I keep getting e-mails that the thread "thoughts on Bimmerfest 03" has new replies, but then when I try to click on the link, I'm not given access. Help :dunno:


----------



## Plaz (Dec 19, 2001)

Roadsterwench said:


> *I keep getting e-mails that the thread "thoughts on Bimmerfest 03" has new replies, but then when I try to click on the link, I'm not given access. Help :dunno: *


One of our fearless leaders moved it to the super-double-secret Admin/Moderator board, due to some seriously out-of-line posts by the socially challenged. It continued to get a few Admin/Moderator comments there, which is why you were notified. Don't sweat it.


----------



## car_for_mom (Jul 15, 2002)

Good...I'm relieved...the postings were getting past the point of nuclear overkill - thank you, moderators! :thumbup:


----------



## Roadsterwench (Sep 21, 2002)

*Re: Re: What Happened?*



Plaz said:


> *One of our fearless leaders moved it to the super-double-secret Admin/Moderator board, due to some seriously out-of-line posts by the socially challenged. It continued to get a few Admin/Moderator comments there, which is why you were notified. Don't sweat it. *


O.K., I get it, a tease. What a funny feature for us to still get notices.


----------



## The HACK (Dec 19, 2001)

*Re: Re: Re: What Happened?*



Roadsterwench said:


> *O.K., I get it, a tease. What a funny feature for us to still get notices.  *


Well, especially since one of the "moderators" kept posting to it just to annoy you. :angel:


----------



## Roadsterwench (Sep 21, 2002)

*Re: Re: Re: Re: What Happened?*



The HACK said:


> *Well, especially since one of the "moderators" kept posting to it just to annoy you. :angel: *


Gee, who could that be? :dunno: :nono:


----------



## CarbonBlkE36 (Apr 17, 2003)

doeboy said:


> *doh! too bad Chad! (hey... that rhymed.... :eeps: )
> 
> Is "Samantha" her real name as well as her handle? I remember her yelling at someone to pick up some trash they thew on the ground at the Los Olivos area... :dunno: *


i remember that **** too


----------



## Jon Shafer (Dec 15, 2001)

Dude...

Did you enjoy bimmerfest?

Please extend me the courtesy of not disgracing this thread.


----------



## Plaz (Dec 19, 2001)

Like school on Saturday. :tsk:


----------



## gogo_ggman (Feb 21, 2003)

HEY!!!! I aint got no radio


(circa richard pryor 198?)


----------



## The HACK (Dec 19, 2001)

Reason like this is why I propose that registration be limited Jon, and participants will need to be screened from now on. As the event grows you're going to get more and more unsavory character like this guy that tarnishes your event and dealership...Is that a risk you're willing to take to accomodate the "community"?

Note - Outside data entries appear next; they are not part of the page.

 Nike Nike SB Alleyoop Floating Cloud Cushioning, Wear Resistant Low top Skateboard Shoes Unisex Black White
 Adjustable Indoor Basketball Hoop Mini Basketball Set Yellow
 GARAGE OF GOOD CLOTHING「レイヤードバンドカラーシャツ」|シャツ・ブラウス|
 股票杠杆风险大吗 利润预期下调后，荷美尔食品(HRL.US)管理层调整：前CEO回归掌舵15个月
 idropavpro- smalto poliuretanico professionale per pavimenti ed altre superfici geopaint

I'm all for welcoming all walks of life to come to Bimmerfest, but you have to admit some people just do not belong. :dunno:


----------



## jk330i (Aug 13, 2002)

^ 
DO "blinging" people belong?

 


In fairness, 
Who are you or anyone to screen/judge a person, and based on what?

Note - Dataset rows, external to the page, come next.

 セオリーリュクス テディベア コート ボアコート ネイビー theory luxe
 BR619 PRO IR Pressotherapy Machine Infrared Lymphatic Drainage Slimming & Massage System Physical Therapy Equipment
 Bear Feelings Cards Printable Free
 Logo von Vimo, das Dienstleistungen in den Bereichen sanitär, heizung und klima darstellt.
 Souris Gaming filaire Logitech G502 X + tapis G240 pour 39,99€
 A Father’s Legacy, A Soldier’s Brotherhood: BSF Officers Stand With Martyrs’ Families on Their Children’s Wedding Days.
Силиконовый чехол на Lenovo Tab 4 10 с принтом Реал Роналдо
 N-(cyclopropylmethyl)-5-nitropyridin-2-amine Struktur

Some people are just not as "eliteful" as the almighty The HACK.






-:bigpimp:


----------



## The HACK (Dec 19, 2001)

People who throw trash on the side of a beautiful highway in S.B do not belong. People who come on here and call another fellow member names do not belong. People who behaves like 16 year olds who's just been handed their keys do not belong.

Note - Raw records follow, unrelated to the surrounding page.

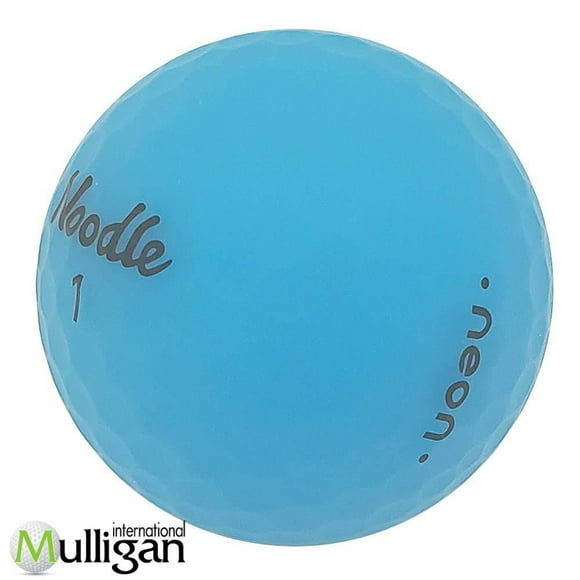 Mulligan - 48 Noodle Neon 4A Recycled Used Golf Balls, Blue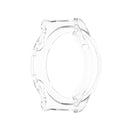 For Huawei Watch GT 2 Pro / GT 2 ECG Half Coverage Hollowed TPU Protective Case(Transparent White)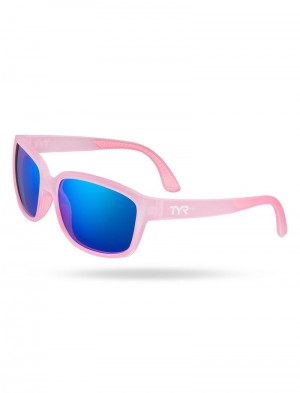 Blue / Pink Tyr Mora Kai Hts Polarized Women's Sunglasses | US-RANB53901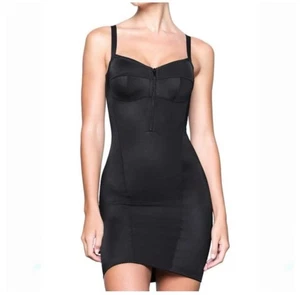 Mini Vestido SKIMS Glam Slip en Negro Ónix para Mujer Mediano - Imagen 1 de 8
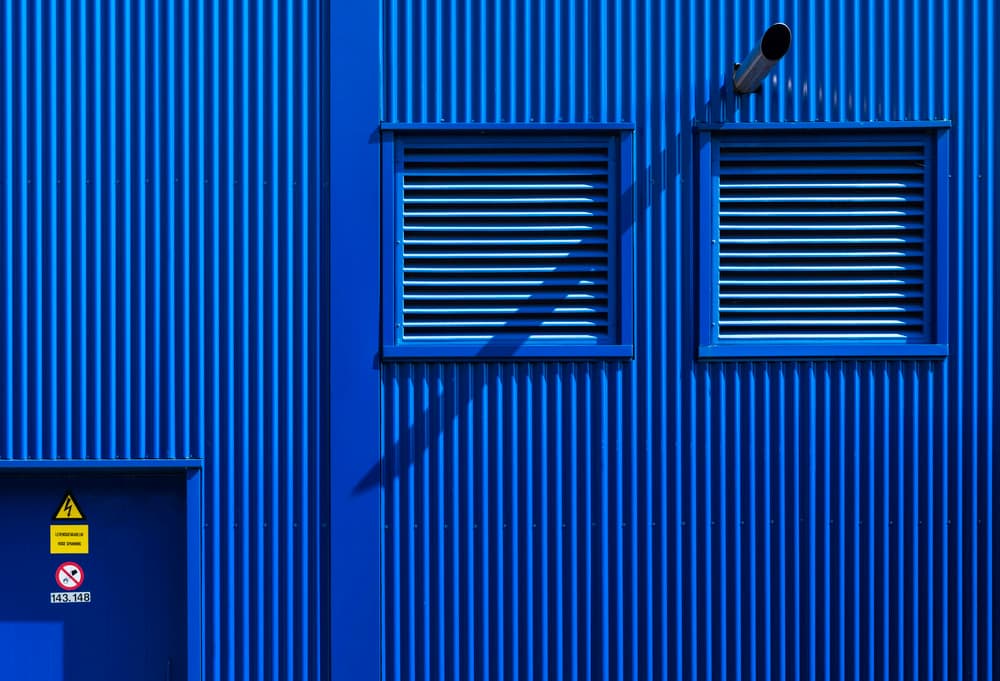 Vibrant Blue Lines by Greetje van Son — canvas wall art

A rotten apple spoils the whole barrel, and I give Jon all the credit for willing to take the risk year after year of having riff-rafts like this idiot being associated with Cutter Motors and Bimmerfest. Let's look at this another way, how many people who's seen this public urination display will return to Bimmerfest next year? I doubt Samantha, after being called a 4 letter word, would like to return.


----------



## Cliff (Apr 19, 2002)

It wouldn't be a bad idea to charge a nominal admission and handle the collection process the way the server drive was handled, via Paypal. Use the money collected to support the site, perhaps. :dunno:


----------